- _Material shown_
*-*-*
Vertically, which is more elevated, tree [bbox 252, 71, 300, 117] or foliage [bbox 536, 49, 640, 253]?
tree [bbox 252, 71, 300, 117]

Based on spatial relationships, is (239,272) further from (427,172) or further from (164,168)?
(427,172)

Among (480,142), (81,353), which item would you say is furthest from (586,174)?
*-*-*
- _Task details_
Rewrite all of the items above, changing "foliage" to "leaves" and leaving everything else unchanged.

- _Answer to the task_
Vertically, which is more elevated, tree [bbox 252, 71, 300, 117] or leaves [bbox 536, 49, 640, 253]?
tree [bbox 252, 71, 300, 117]

Based on spatial relationships, is (239,272) further from (427,172) or further from (164,168)?
(427,172)

Among (480,142), (81,353), which item would you say is furthest from (586,174)?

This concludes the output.